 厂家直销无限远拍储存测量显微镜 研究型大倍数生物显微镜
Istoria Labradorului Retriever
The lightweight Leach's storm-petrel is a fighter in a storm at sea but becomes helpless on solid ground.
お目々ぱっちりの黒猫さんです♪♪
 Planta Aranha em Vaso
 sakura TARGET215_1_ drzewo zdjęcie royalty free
==
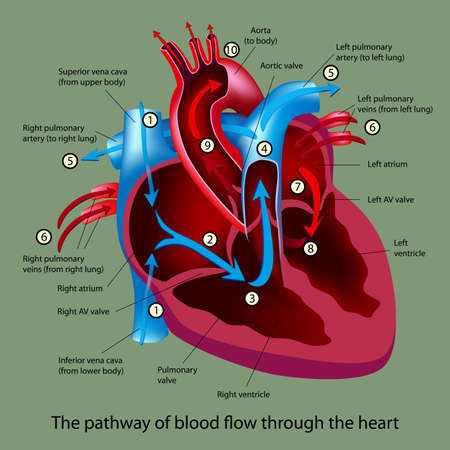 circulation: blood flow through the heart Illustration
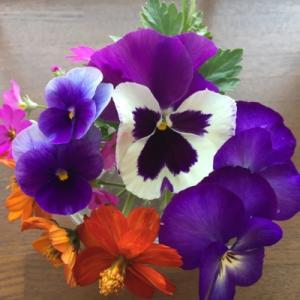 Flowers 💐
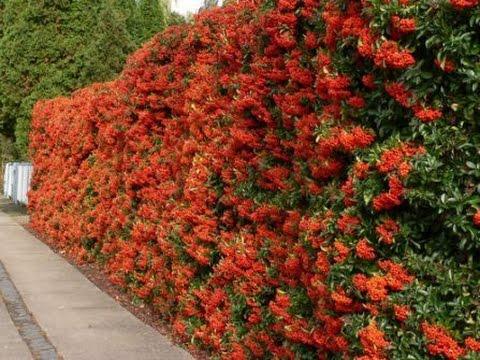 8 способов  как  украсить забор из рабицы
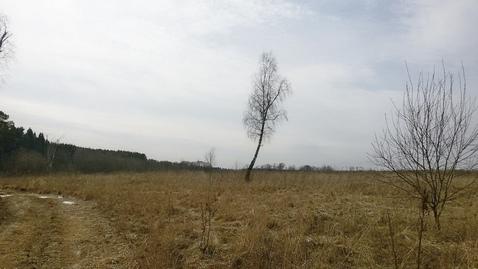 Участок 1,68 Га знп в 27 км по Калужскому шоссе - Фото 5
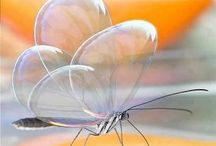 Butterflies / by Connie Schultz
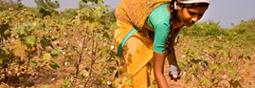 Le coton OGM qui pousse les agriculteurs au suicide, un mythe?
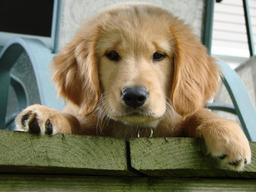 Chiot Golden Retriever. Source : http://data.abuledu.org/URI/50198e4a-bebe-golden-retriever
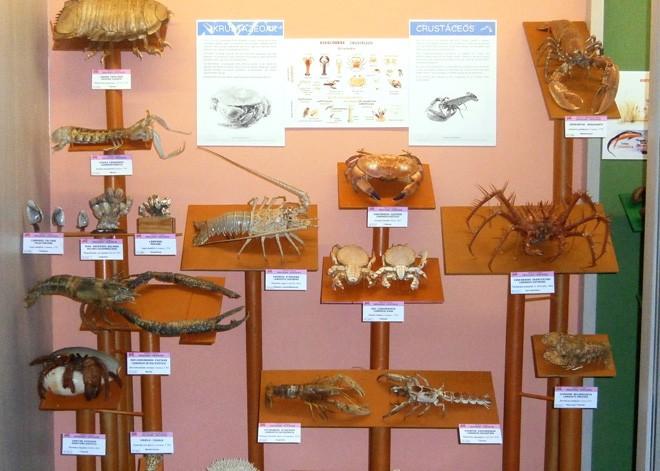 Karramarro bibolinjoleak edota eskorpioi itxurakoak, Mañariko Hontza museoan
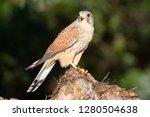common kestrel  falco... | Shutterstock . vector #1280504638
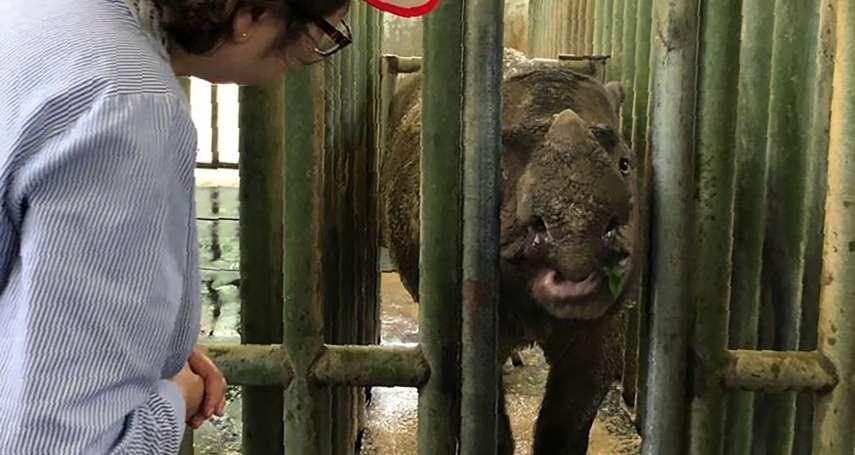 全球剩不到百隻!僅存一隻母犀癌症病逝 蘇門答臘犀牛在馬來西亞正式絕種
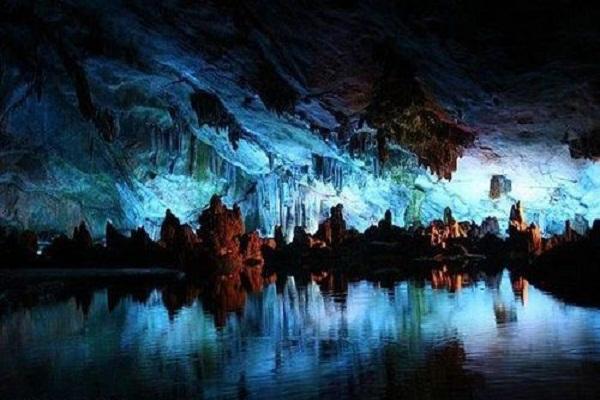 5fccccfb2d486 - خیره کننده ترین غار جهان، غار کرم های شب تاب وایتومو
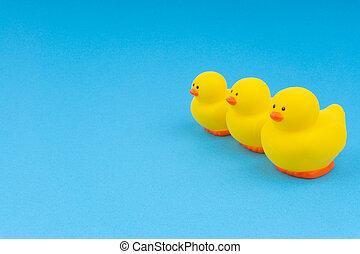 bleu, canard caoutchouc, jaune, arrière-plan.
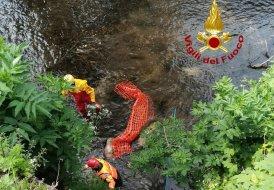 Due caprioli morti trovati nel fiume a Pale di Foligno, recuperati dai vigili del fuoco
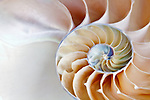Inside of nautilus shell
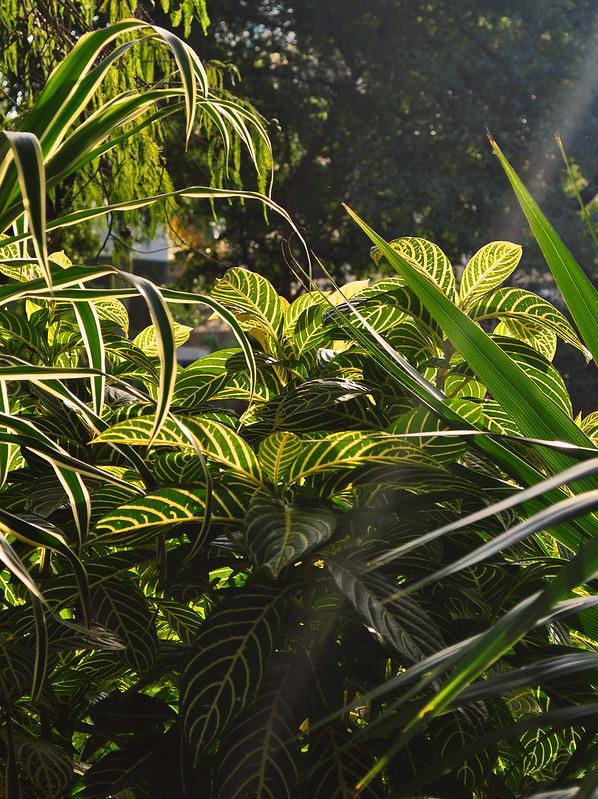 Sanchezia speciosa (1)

WHAT TO DO.
Please copy, exactly and with nothing else, the lines above beginning at the line that has "厂家直销无限远拍储存测量显微镜 研究型大倍数生物显微镜" and ending with the line that has "sakura TARGET215_1_ drzewo".

SOLVED PROBLEM.
 厂家直销无限远拍储存测量显微镜 研究型大倍数生物显微镜
Istoria Labradorului Retriever
The lightweight Leach's storm-petrel is a fighter in a storm at sea but becomes helpless on solid ground.
お目々ぱっちりの黒猫さんです♪♪
 Planta Aranha em Vaso
 sakura TARGET215_1_ drzewo zdjęcie royalty free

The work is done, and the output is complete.